→ THE TASK: The listing below is to be copied exactly, with pictures excluded.

### PROVIDED MATERIAL ###

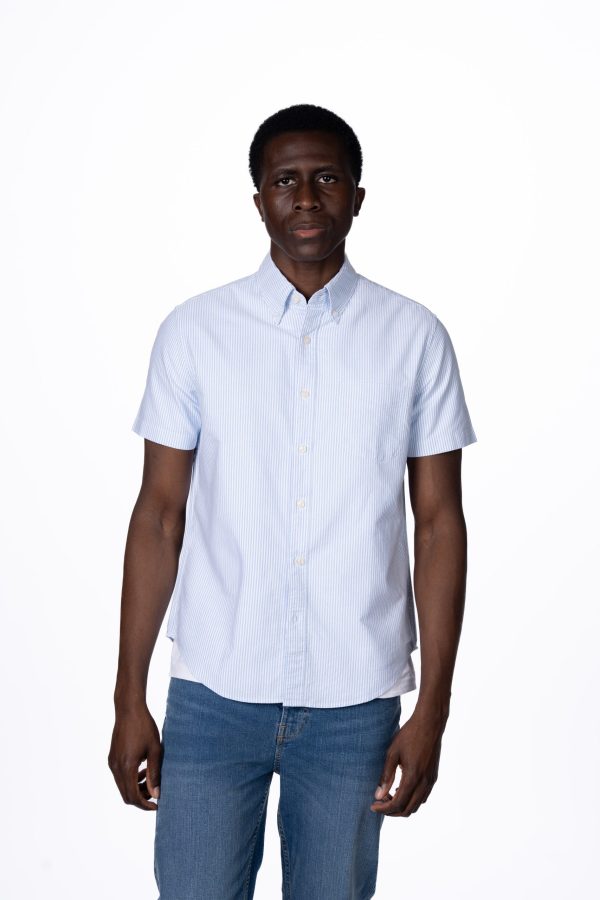 Tailored Fit Striped Oxford Short Sleeve Shirt – Sky Blue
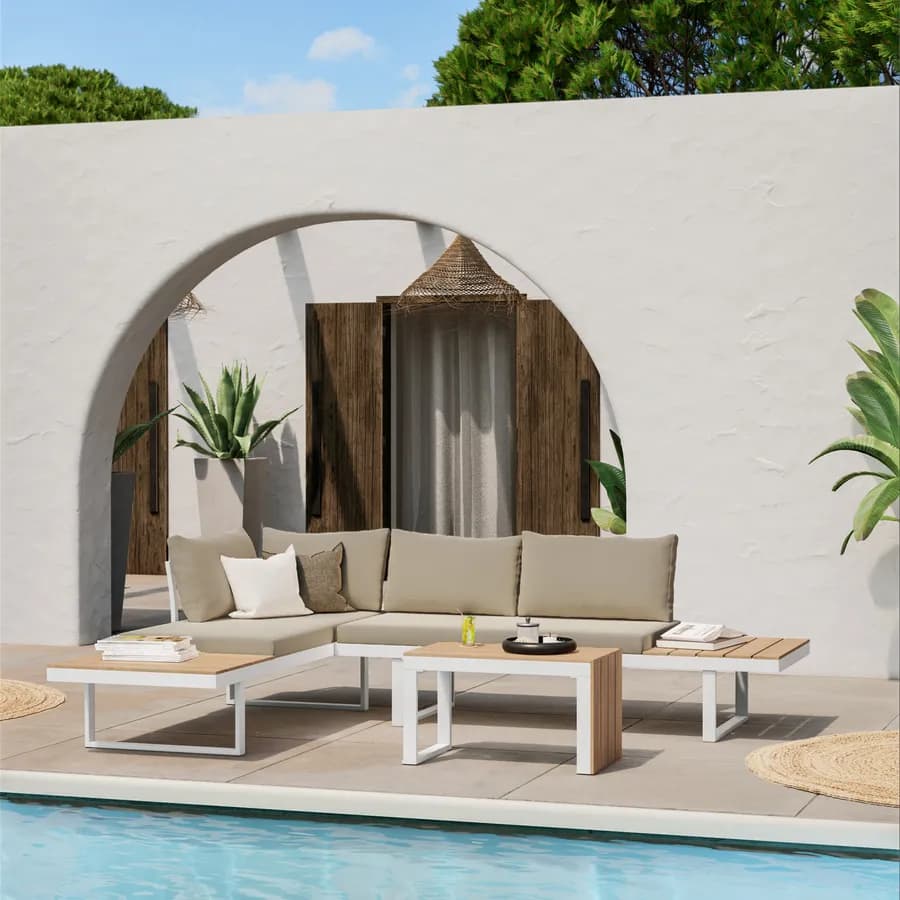 Set relax modulare in alluminio bianco e dettagli effetto legno con cuscini tortora - Scilla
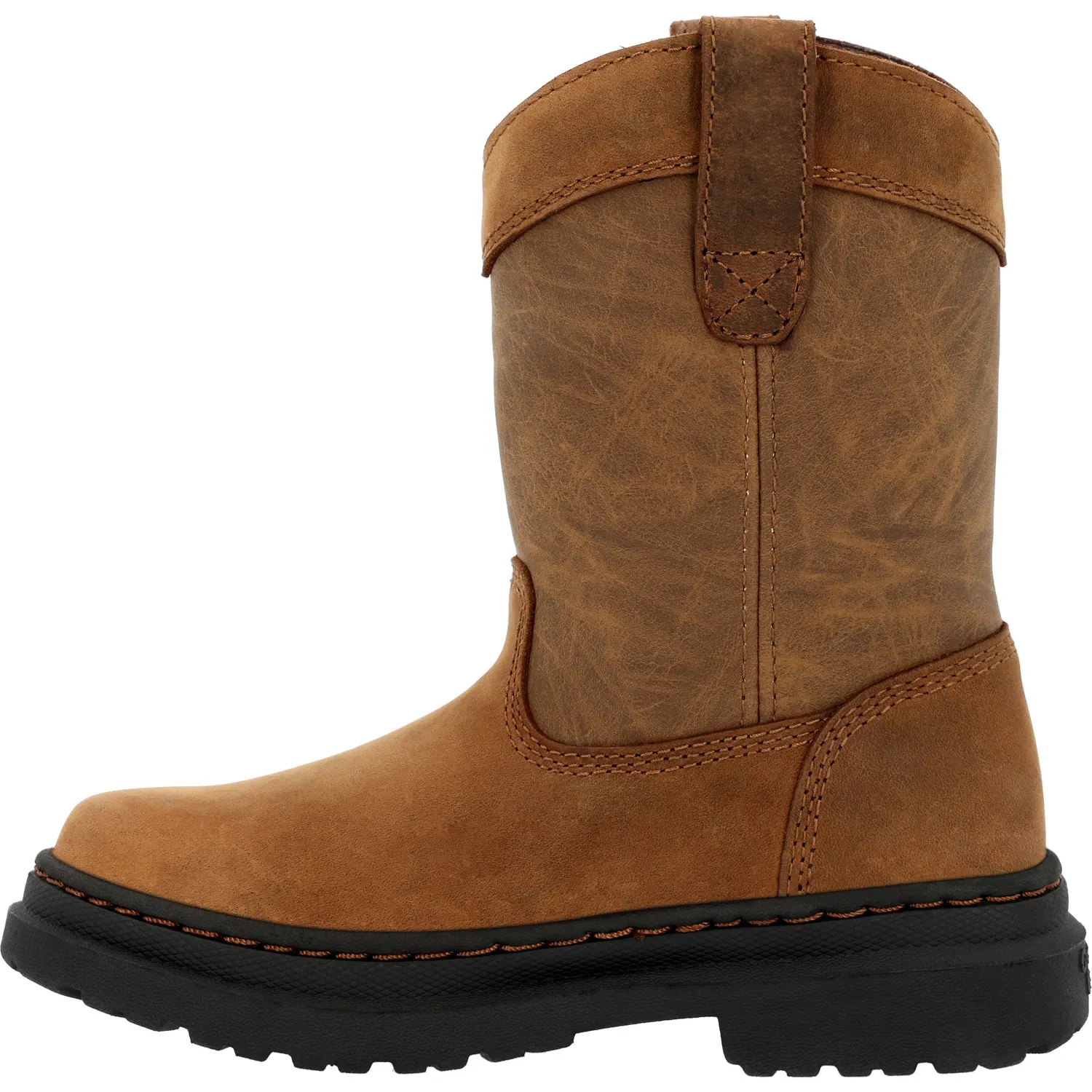 Georgia Kids Unisex Pull On Superlyte Brown Leather Work Boots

###

→ RESULT OF THE TASK:
 Tailored Fit Striped Oxford Short Sleeve Shirt – Sky Blue
 Set relax modulare in alluminio bianco e dettagli effetto legno con cuscini tortora - Scilla
 Georgia Kids Unisex Pull On Superlyte Brown Leather Work Boots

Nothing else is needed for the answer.